There are so many great interactions that I can think of but
my favourite memory of him is the day he told me that I had earned a scholarship which meant I could stay in the department and finish my studies. He wasn't really supposed to tell me because it wasn't official yet but he knew I was anxious about it so he found me in the commons rooms asked me if I could keep a secret then looked both ways like we were robbing a bank before whispering to me that I the first choice and I was staying

.....then I started to cry and he was like 'shhhhh, Arnnika (like all buffalonians, unable to pronounce my name without adding an R!).....shhhhhhh, it's not official yet' but I was in shock so I didn't listen and I was just crying and he just started laughing and shaking his head and I was doing this silent victory dance on the chair which involved some truly bizarre robotic movements with tears streaming down my face and he was just laughing at me and trying to shut me up at the same time. Whenever I think of him I am so happy that we had that moment because it always makes me smile and makes me remember how genuinely excited he was for me despite the fact that he kept looking at the doorway and imploring me to calm down and get off the chair!

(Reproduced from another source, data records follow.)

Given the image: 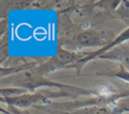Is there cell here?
<instances>
[{
    "mask_svg": "<svg viewBox=\"0 0 129 114\" xmlns=\"http://www.w3.org/2000/svg\"><path fill=\"white\" fill-rule=\"evenodd\" d=\"M88 114H110V110L107 107H99L90 110Z\"/></svg>",
    "mask_w": 129,
    "mask_h": 114,
    "instance_id": "obj_3",
    "label": "cell"
},
{
    "mask_svg": "<svg viewBox=\"0 0 129 114\" xmlns=\"http://www.w3.org/2000/svg\"><path fill=\"white\" fill-rule=\"evenodd\" d=\"M55 60H56V62H58L60 64H68L75 60V54L73 52H70L67 50H59L56 54Z\"/></svg>",
    "mask_w": 129,
    "mask_h": 114,
    "instance_id": "obj_2",
    "label": "cell"
},
{
    "mask_svg": "<svg viewBox=\"0 0 129 114\" xmlns=\"http://www.w3.org/2000/svg\"><path fill=\"white\" fill-rule=\"evenodd\" d=\"M78 40L83 44H94L97 42V35L91 32H83L78 36Z\"/></svg>",
    "mask_w": 129,
    "mask_h": 114,
    "instance_id": "obj_1",
    "label": "cell"
}]
</instances>
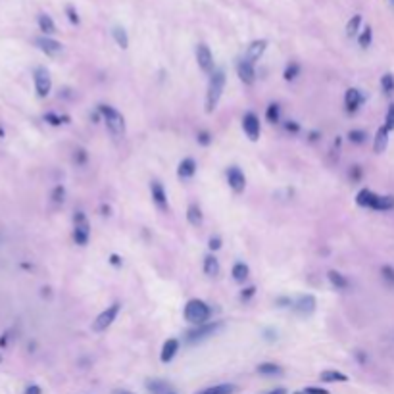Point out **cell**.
Wrapping results in <instances>:
<instances>
[{
    "instance_id": "6da1fadb",
    "label": "cell",
    "mask_w": 394,
    "mask_h": 394,
    "mask_svg": "<svg viewBox=\"0 0 394 394\" xmlns=\"http://www.w3.org/2000/svg\"><path fill=\"white\" fill-rule=\"evenodd\" d=\"M225 81H227V77H225V71L221 68L213 70V73L210 75L208 91H206V114H211L217 108V104L221 100V94H223V89H225Z\"/></svg>"
},
{
    "instance_id": "7a4b0ae2",
    "label": "cell",
    "mask_w": 394,
    "mask_h": 394,
    "mask_svg": "<svg viewBox=\"0 0 394 394\" xmlns=\"http://www.w3.org/2000/svg\"><path fill=\"white\" fill-rule=\"evenodd\" d=\"M96 110L100 112V117H102V121L106 123L108 131H110L116 139H121V137L125 135V117L121 116L114 106H110V104H98Z\"/></svg>"
},
{
    "instance_id": "3957f363",
    "label": "cell",
    "mask_w": 394,
    "mask_h": 394,
    "mask_svg": "<svg viewBox=\"0 0 394 394\" xmlns=\"http://www.w3.org/2000/svg\"><path fill=\"white\" fill-rule=\"evenodd\" d=\"M183 315L188 323H192L194 327L196 325H204L210 321L211 317V308L204 300L200 298H190L186 302L185 310H183Z\"/></svg>"
},
{
    "instance_id": "277c9868",
    "label": "cell",
    "mask_w": 394,
    "mask_h": 394,
    "mask_svg": "<svg viewBox=\"0 0 394 394\" xmlns=\"http://www.w3.org/2000/svg\"><path fill=\"white\" fill-rule=\"evenodd\" d=\"M223 329V321H208L204 325H196L194 329H190L186 333L185 341L194 344V342H200V341H206L210 337H213L215 333H219Z\"/></svg>"
},
{
    "instance_id": "5b68a950",
    "label": "cell",
    "mask_w": 394,
    "mask_h": 394,
    "mask_svg": "<svg viewBox=\"0 0 394 394\" xmlns=\"http://www.w3.org/2000/svg\"><path fill=\"white\" fill-rule=\"evenodd\" d=\"M91 238V225L85 211H75L73 215V240L79 246H87Z\"/></svg>"
},
{
    "instance_id": "8992f818",
    "label": "cell",
    "mask_w": 394,
    "mask_h": 394,
    "mask_svg": "<svg viewBox=\"0 0 394 394\" xmlns=\"http://www.w3.org/2000/svg\"><path fill=\"white\" fill-rule=\"evenodd\" d=\"M119 310H121V304L119 302H114V304H110L96 319H94L93 323V331L94 333H104L108 327H112V323L117 319V315H119Z\"/></svg>"
},
{
    "instance_id": "52a82bcc",
    "label": "cell",
    "mask_w": 394,
    "mask_h": 394,
    "mask_svg": "<svg viewBox=\"0 0 394 394\" xmlns=\"http://www.w3.org/2000/svg\"><path fill=\"white\" fill-rule=\"evenodd\" d=\"M33 81H35L37 96L47 98L50 91H52V79H50V73H48L47 68H37L35 73H33Z\"/></svg>"
},
{
    "instance_id": "ba28073f",
    "label": "cell",
    "mask_w": 394,
    "mask_h": 394,
    "mask_svg": "<svg viewBox=\"0 0 394 394\" xmlns=\"http://www.w3.org/2000/svg\"><path fill=\"white\" fill-rule=\"evenodd\" d=\"M225 175H227V185H229V188H231L235 194L244 192V188H246V177H244V173H242V169L238 165L227 167Z\"/></svg>"
},
{
    "instance_id": "9c48e42d",
    "label": "cell",
    "mask_w": 394,
    "mask_h": 394,
    "mask_svg": "<svg viewBox=\"0 0 394 394\" xmlns=\"http://www.w3.org/2000/svg\"><path fill=\"white\" fill-rule=\"evenodd\" d=\"M196 62H198V68L204 71V73H208L211 75L213 70H215V66H213V54H211V50L206 43H200L198 47H196Z\"/></svg>"
},
{
    "instance_id": "30bf717a",
    "label": "cell",
    "mask_w": 394,
    "mask_h": 394,
    "mask_svg": "<svg viewBox=\"0 0 394 394\" xmlns=\"http://www.w3.org/2000/svg\"><path fill=\"white\" fill-rule=\"evenodd\" d=\"M242 129L246 133V137L256 142L260 139V133H262V127H260V117L256 116L254 112H246L242 116Z\"/></svg>"
},
{
    "instance_id": "8fae6325",
    "label": "cell",
    "mask_w": 394,
    "mask_h": 394,
    "mask_svg": "<svg viewBox=\"0 0 394 394\" xmlns=\"http://www.w3.org/2000/svg\"><path fill=\"white\" fill-rule=\"evenodd\" d=\"M150 196L152 202L156 204V208L160 211H169V202H167V192L160 181H152L150 183Z\"/></svg>"
},
{
    "instance_id": "7c38bea8",
    "label": "cell",
    "mask_w": 394,
    "mask_h": 394,
    "mask_svg": "<svg viewBox=\"0 0 394 394\" xmlns=\"http://www.w3.org/2000/svg\"><path fill=\"white\" fill-rule=\"evenodd\" d=\"M366 102V96L362 94L360 89H348L346 94H344V108H346L348 114H356L360 108H362V104Z\"/></svg>"
},
{
    "instance_id": "4fadbf2b",
    "label": "cell",
    "mask_w": 394,
    "mask_h": 394,
    "mask_svg": "<svg viewBox=\"0 0 394 394\" xmlns=\"http://www.w3.org/2000/svg\"><path fill=\"white\" fill-rule=\"evenodd\" d=\"M236 75H238V79H240L244 85H254V81H256L254 64H250L248 60L240 58V60L236 62Z\"/></svg>"
},
{
    "instance_id": "5bb4252c",
    "label": "cell",
    "mask_w": 394,
    "mask_h": 394,
    "mask_svg": "<svg viewBox=\"0 0 394 394\" xmlns=\"http://www.w3.org/2000/svg\"><path fill=\"white\" fill-rule=\"evenodd\" d=\"M315 306H317V300H315L314 294H302V296H298V298L294 300L292 310H294L296 314H302V315H310V314L315 312Z\"/></svg>"
},
{
    "instance_id": "9a60e30c",
    "label": "cell",
    "mask_w": 394,
    "mask_h": 394,
    "mask_svg": "<svg viewBox=\"0 0 394 394\" xmlns=\"http://www.w3.org/2000/svg\"><path fill=\"white\" fill-rule=\"evenodd\" d=\"M265 48H267V41H265V39L252 41V43L248 45V48H246V52H244V60H248L250 64H256V62L263 56Z\"/></svg>"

When he died I was in Britain and as soon as I found out I got the next plane to Buffalo to come to his funeral, I cried all the way over the atlantic and everyone was staring at me but I wouldn't have been anywhere else in the world that week. I think about him a lot and I think about what he would say to me when I get in a flap about something: 'Worry is overated Arnika......go have a beer'

The priest at his funeral said that his intelligence, knowledge and kindness was in each and every one of his students and would be passed on to their students which makes teaching and the relationship between students and teachers so special. Everyone has a favourite teacher and Paul S will always be mine.